- Directions -
[1] List every post timestamp in the climbing forum thread, in the order they appear.
[2] From the climbing forum thread, quote everything from "You don't know and" down to "poor guy ...".
— Start of Passage to read —
Are you unfamiliar with the concept of a metaphor?
WBraun

climber
Jan 26, 2012 - 03:03pm PT
enzolino

Probably & perhaps .... those words say.

You don't know and are projecting.

Give it up saying stupid stuff you don't know.

Make your points on facts and not a veiled slander attempt .....
enzolino

climber
Galgenen, Switzerland
Jan 26, 2012 - 03:06pm PT
How long do you think will take for their sponsors to drop their support?

I feel very sympathetic for Garibotti ... maybe he had to host them ... poor guy ...
BlackSpider

Ice climber
Jan 26, 2012 - 03:08pm PT
"How long do you think will take for their sponsors to drop their support?"

That's not going to happen.
murf02

climber
NYC
Jan 26, 2012 - 03:09pm PT

"As long as the hardware remained it was justification for the unreasonable use of bolts by others. We are part of the next generation, the young group of aspiring alpinists. This is a statement we felt other young alpinists needed to hear."

Somebody read the JL "Vanguard" post

uli__

climber
Milan, Italy
Jan 26, 2012 - 03:09pm PT
enzolino is only too kind

from their report it is clear that they are morons (and liars), lots of supporters here, probably perhaps of the same kin?

philo

Trad climber
Somewhere halfway over the rainbow
Jan 26, 2012 - 03:11pm PT
Wow. Kinobi I am sorry you are so bitter. I do not take questions to nor give answers for Rolo. He is a gentleman and a scholar and he hears and speaks for himself. That you feel so hurt he hasn't answered your emails directly reflects more on you than him and on me not at all.

You can criticize and attack these three men all you need or want to and it wont change the new paradigm. Where once there was a disputed AO clip up now stand two better, more natural routes.
— End of Passage to read —
— Start of Entries shown —
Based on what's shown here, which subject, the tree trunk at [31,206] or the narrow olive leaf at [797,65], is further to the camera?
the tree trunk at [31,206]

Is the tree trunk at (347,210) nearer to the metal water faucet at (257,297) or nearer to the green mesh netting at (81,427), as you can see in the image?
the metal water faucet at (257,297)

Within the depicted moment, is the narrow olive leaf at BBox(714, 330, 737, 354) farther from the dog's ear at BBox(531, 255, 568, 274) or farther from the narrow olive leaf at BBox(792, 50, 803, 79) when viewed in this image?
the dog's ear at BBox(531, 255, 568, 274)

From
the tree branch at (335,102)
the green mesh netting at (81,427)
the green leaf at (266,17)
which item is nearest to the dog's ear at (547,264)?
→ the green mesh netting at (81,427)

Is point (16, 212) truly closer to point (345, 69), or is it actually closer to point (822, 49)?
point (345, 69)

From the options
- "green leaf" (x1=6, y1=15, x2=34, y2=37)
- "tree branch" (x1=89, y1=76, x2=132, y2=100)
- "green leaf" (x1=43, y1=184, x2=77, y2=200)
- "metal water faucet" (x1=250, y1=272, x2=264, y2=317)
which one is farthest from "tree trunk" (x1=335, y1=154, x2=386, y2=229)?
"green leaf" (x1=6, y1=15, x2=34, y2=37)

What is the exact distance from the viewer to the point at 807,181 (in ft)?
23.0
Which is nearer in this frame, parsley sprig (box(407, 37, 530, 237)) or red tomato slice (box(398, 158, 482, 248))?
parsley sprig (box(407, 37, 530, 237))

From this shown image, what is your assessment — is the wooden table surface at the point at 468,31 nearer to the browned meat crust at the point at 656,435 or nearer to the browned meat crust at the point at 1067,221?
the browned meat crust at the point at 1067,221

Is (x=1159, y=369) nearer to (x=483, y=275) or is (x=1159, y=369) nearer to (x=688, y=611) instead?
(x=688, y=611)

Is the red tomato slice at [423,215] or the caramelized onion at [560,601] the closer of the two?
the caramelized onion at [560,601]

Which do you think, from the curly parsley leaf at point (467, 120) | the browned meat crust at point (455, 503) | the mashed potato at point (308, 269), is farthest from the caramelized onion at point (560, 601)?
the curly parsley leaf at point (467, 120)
— End of Entries shown —
- Answers for the tasks -
[1]
Jan 26, 2012 - 03:03pm PT
Jan 26, 2012 - 03:06pm PT
Jan 26, 2012 - 03:08pm PT
Jan 26, 2012 - 03:09pm PT
Jan 26, 2012 - 03:09pm PT
Jan 26, 2012 - 03:11pm PT

[2]
You don't know and are projecting.

Give it up saying stupid stuff you don't know.

Make your points on facts and not a veiled slander attempt .....
enzolino

climber
Galgenen, Switzerland
Jan 26, 2012 - 03:06pm PT
How long do you think will take for their sponsors to drop their support?

I feel very sympathetic for Garibotti ... maybe he had to host them ... poor guy ...